*LATIHAN*. Tulis kembali seluruh materi di bawah ini dengan mengganti "uppermost" menjadi "highest", tanpa mengubah bagian lainnya.

*MATERI LATIHAN*.
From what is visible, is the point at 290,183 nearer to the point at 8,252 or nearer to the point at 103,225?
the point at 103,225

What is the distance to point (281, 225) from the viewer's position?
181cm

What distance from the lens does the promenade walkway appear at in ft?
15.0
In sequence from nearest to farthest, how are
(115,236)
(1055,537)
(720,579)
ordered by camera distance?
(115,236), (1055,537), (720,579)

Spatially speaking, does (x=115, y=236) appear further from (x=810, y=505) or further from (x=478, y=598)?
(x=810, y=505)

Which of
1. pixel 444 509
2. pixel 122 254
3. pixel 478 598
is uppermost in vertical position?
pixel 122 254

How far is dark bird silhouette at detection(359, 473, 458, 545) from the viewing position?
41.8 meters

*JAWABAN LENGKAP*.
From what is visible, is the point at 290,183 nearer to the point at 8,252 or nearer to the point at 103,225?
the point at 103,225

What is the distance to point (281, 225) from the viewer's position?
181cm

What distance from the lens does the promenade walkway appear at in ft?
15.0
In sequence from nearest to farthest, how are
(115,236)
(1055,537)
(720,579)
ordered by camera distance?
(115,236), (1055,537), (720,579)

Spatially speaking, does (x=115, y=236) appear further from (x=810, y=505) or further from (x=478, y=598)?
(x=810, y=505)

Which of
1. pixel 444 509
2. pixel 122 254
3. pixel 478 598
is highest in vertical position?
pixel 122 254

How far is dark bird silhouette at detection(359, 473, 458, 545) from the viewing position?
41.8 meters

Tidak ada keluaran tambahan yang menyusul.